The presented MR examination has been performed using a high field strength 3-T MRI scanner. When investigating small structures, like the superficial cranial arteries, submillimetre spatial resolution with the highest achievable signal and the lowest image noise is desirable. Theoretically, 3-T MRI renders twice the signal of 1.5-T scanners [17, 18]. Therefore, the higher field strength is favorable for this purpose. However, we have shown that high-resolution MRI of the superficial temporal arteries is also feasible with the more widely distributed 1.5-T MRI scanner [19, 20].

The presented MRI examination is easy to perform within less than 40 min. Compared to colour-coded duplex ultrasonography equally high spatial resolution was achieved. Note that, although reading of the high-resolution MR images may need a fair amount of training, MR examinations are, in general, considerably less observer-dependant than colour-coded duplex ultrasonography. For future protocols, the comprehensive but still-limited vascular coverage may be extended by the application of whole-body MRA to permit the assessment of whole-body vascular involvement patterns in patients with GCA.

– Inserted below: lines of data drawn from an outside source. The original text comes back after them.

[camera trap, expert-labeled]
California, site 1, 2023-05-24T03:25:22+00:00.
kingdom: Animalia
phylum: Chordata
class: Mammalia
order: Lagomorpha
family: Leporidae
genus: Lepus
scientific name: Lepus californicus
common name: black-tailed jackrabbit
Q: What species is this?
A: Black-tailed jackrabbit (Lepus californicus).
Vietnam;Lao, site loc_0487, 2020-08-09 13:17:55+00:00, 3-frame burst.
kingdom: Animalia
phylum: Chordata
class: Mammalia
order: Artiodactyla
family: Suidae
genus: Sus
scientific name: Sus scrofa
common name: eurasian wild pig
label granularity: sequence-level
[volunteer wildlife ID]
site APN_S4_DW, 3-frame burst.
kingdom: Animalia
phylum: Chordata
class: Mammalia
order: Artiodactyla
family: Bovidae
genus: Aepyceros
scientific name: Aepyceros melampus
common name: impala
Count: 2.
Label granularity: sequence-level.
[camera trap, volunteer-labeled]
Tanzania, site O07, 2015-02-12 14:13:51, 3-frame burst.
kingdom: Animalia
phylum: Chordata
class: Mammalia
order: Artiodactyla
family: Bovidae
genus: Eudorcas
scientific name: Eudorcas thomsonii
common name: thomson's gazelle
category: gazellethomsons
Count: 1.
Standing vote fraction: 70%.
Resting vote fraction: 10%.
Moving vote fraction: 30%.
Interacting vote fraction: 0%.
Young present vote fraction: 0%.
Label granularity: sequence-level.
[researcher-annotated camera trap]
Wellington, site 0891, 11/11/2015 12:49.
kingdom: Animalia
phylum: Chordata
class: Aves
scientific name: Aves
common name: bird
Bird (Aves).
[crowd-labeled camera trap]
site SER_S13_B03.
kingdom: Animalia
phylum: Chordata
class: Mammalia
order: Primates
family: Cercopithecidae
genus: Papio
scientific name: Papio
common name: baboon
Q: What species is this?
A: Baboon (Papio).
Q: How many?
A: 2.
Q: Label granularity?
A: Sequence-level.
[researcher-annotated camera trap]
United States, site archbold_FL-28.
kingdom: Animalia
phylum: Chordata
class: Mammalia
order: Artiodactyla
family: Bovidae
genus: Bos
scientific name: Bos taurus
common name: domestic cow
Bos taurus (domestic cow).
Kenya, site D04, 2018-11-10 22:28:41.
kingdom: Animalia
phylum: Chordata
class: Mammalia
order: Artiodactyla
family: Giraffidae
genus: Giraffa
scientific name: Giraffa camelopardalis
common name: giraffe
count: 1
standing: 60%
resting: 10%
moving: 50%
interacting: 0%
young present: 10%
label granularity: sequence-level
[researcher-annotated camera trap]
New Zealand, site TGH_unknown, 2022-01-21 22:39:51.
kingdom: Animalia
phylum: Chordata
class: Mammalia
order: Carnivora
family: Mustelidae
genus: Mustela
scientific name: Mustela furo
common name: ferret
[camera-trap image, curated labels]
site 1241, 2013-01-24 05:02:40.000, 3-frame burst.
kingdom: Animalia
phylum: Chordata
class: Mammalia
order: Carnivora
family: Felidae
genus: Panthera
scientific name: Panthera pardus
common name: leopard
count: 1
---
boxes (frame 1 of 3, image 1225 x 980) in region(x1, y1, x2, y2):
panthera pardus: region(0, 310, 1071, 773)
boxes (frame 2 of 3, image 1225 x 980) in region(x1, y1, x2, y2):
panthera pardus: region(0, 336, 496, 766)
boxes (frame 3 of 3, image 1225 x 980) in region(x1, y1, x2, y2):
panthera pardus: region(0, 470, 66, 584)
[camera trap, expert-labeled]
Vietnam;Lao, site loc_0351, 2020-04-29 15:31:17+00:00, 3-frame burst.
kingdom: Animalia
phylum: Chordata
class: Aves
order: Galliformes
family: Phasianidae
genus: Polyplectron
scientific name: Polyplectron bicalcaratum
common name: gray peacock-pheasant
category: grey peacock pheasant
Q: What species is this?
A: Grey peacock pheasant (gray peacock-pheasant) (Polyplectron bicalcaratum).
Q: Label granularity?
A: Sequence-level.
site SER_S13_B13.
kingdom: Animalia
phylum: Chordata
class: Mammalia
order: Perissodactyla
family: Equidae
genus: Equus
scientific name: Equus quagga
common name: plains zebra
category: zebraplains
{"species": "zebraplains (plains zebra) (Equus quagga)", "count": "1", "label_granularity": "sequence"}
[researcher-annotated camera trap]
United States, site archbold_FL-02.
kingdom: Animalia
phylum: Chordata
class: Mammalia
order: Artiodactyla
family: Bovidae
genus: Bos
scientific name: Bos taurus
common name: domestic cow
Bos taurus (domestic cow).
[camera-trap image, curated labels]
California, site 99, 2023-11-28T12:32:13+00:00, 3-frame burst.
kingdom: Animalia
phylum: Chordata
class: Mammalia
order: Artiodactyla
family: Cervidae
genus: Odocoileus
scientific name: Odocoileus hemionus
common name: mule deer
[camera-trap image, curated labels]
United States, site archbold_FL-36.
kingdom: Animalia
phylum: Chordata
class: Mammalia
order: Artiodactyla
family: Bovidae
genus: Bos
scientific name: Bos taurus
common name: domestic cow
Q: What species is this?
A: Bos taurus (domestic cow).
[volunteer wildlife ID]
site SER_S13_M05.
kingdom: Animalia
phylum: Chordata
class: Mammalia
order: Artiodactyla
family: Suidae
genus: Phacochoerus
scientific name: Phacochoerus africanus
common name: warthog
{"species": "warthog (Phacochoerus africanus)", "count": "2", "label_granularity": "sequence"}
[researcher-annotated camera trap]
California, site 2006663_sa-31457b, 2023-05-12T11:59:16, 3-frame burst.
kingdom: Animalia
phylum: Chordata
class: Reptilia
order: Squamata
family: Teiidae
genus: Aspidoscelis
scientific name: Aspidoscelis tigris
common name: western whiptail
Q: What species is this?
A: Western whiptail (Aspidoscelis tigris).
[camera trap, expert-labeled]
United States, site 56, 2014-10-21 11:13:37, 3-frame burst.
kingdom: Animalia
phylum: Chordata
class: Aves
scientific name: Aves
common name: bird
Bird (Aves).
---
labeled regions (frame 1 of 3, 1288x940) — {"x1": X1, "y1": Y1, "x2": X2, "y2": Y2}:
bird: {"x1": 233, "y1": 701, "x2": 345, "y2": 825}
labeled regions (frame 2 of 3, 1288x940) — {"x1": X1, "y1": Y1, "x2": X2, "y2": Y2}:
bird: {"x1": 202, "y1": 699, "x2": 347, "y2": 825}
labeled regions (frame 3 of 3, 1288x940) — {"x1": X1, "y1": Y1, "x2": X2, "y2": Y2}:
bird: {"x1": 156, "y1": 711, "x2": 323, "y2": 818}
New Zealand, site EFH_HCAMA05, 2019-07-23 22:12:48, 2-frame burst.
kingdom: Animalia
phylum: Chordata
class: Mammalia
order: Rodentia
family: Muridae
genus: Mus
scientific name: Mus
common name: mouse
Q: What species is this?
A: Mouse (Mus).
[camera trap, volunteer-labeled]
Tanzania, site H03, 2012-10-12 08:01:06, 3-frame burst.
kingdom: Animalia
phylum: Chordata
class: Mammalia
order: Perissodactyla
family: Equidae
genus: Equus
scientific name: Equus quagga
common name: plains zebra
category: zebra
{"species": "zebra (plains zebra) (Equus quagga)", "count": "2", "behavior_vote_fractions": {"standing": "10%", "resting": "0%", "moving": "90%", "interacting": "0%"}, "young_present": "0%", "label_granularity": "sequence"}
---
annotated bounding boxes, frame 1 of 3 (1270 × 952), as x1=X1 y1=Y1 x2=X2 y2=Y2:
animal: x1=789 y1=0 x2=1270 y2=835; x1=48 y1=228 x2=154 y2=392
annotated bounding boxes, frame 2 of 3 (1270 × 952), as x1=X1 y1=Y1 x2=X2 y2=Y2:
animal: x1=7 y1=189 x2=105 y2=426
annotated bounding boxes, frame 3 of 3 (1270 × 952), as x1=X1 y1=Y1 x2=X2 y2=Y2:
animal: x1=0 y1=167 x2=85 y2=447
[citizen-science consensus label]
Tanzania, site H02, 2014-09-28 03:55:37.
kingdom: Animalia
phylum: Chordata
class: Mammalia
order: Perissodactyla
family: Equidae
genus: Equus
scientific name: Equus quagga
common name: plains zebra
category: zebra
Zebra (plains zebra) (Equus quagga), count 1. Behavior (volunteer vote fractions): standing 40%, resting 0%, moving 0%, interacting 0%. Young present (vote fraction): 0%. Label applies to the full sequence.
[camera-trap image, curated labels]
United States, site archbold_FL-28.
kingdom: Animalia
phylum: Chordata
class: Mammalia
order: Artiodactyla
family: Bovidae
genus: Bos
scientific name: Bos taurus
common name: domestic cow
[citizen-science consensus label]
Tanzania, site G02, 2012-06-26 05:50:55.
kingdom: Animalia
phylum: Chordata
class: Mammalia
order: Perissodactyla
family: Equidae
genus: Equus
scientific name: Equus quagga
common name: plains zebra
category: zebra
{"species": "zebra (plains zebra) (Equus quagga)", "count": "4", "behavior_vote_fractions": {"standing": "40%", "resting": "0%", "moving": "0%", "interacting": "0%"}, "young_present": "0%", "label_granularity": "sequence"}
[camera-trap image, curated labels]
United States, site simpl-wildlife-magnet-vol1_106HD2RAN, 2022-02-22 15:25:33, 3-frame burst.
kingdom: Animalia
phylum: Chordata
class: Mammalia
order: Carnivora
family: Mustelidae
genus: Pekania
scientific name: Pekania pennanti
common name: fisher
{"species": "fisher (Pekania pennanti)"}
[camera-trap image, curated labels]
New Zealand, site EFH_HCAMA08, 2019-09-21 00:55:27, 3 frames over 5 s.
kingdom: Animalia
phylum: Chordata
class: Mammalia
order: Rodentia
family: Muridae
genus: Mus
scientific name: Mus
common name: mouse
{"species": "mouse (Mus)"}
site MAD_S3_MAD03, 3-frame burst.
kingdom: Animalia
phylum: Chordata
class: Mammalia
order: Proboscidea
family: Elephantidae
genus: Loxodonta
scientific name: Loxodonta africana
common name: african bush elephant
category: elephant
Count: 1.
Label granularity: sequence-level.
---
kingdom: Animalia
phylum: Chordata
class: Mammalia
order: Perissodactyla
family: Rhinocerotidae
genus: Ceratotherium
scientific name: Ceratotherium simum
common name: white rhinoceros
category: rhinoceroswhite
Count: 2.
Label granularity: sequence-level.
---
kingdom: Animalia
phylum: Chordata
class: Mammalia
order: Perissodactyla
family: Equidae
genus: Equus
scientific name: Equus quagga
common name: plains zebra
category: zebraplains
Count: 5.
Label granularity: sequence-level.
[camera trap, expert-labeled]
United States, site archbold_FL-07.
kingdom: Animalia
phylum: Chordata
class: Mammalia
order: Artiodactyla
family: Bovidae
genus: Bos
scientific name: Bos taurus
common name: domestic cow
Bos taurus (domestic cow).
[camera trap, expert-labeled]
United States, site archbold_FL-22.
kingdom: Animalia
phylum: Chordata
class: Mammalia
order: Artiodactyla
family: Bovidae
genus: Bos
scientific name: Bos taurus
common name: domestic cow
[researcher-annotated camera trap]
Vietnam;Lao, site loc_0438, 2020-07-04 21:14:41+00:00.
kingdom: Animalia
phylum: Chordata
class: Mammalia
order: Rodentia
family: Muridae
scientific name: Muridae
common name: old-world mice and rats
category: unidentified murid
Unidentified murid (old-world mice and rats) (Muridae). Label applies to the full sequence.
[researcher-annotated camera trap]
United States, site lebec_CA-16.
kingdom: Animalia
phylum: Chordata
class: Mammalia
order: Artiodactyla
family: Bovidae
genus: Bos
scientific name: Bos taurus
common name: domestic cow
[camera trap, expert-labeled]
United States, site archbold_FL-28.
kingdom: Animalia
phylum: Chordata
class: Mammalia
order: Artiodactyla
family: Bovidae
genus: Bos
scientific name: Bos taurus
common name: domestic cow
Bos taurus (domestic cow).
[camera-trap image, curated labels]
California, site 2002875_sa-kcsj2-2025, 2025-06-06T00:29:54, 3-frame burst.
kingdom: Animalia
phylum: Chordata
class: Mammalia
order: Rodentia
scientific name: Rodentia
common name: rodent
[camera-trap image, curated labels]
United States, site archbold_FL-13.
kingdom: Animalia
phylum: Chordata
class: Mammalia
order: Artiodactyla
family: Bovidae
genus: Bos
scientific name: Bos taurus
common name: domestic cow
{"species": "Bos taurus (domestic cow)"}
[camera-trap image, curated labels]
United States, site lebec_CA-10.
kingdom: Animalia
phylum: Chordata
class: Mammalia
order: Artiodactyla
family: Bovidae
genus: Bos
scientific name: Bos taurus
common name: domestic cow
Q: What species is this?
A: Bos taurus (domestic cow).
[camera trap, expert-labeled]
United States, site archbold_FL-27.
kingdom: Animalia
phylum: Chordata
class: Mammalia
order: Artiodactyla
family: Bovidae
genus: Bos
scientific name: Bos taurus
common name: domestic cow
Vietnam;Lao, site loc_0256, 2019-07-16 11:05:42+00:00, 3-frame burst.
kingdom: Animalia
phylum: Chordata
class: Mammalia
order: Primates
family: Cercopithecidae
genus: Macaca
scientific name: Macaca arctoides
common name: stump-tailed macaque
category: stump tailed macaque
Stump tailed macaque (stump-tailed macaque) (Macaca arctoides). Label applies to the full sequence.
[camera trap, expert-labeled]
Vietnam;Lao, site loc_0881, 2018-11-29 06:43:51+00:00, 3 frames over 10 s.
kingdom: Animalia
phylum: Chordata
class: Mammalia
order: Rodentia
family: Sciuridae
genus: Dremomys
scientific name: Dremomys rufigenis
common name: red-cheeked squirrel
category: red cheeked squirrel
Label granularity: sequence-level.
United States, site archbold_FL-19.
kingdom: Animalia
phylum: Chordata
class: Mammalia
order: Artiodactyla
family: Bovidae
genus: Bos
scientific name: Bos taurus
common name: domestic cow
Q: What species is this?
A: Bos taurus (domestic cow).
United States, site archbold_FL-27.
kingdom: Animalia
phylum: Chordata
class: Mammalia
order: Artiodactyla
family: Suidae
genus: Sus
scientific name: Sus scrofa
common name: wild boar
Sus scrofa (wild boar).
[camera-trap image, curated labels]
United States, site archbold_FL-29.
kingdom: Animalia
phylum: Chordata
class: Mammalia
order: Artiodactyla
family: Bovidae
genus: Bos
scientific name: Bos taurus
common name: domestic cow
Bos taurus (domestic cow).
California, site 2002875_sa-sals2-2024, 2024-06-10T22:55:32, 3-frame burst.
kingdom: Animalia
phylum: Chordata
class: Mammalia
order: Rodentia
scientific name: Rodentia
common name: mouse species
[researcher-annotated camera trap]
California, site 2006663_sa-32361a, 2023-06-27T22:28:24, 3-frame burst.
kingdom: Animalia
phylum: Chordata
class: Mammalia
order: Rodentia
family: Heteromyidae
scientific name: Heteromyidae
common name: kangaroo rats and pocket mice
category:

This case demonstrates that high-resolution post-contrast MRI, combined with an angiogram of the thoracic aorta and the supra-aortic arteries, can provide important additional information in the diagnosis and follow-up of GCA. The recurrence of GCA was identified as mural inflammation in multiple segments of the cranial arteries and as stenoses in the subclavian arteries.

Take home message

High-resolution MRI assists in the non-invasive diagnosis of GCA and reveals the cranial, cervical and upper thoracic vascular involvement pattern within a single comprehensive MR examination.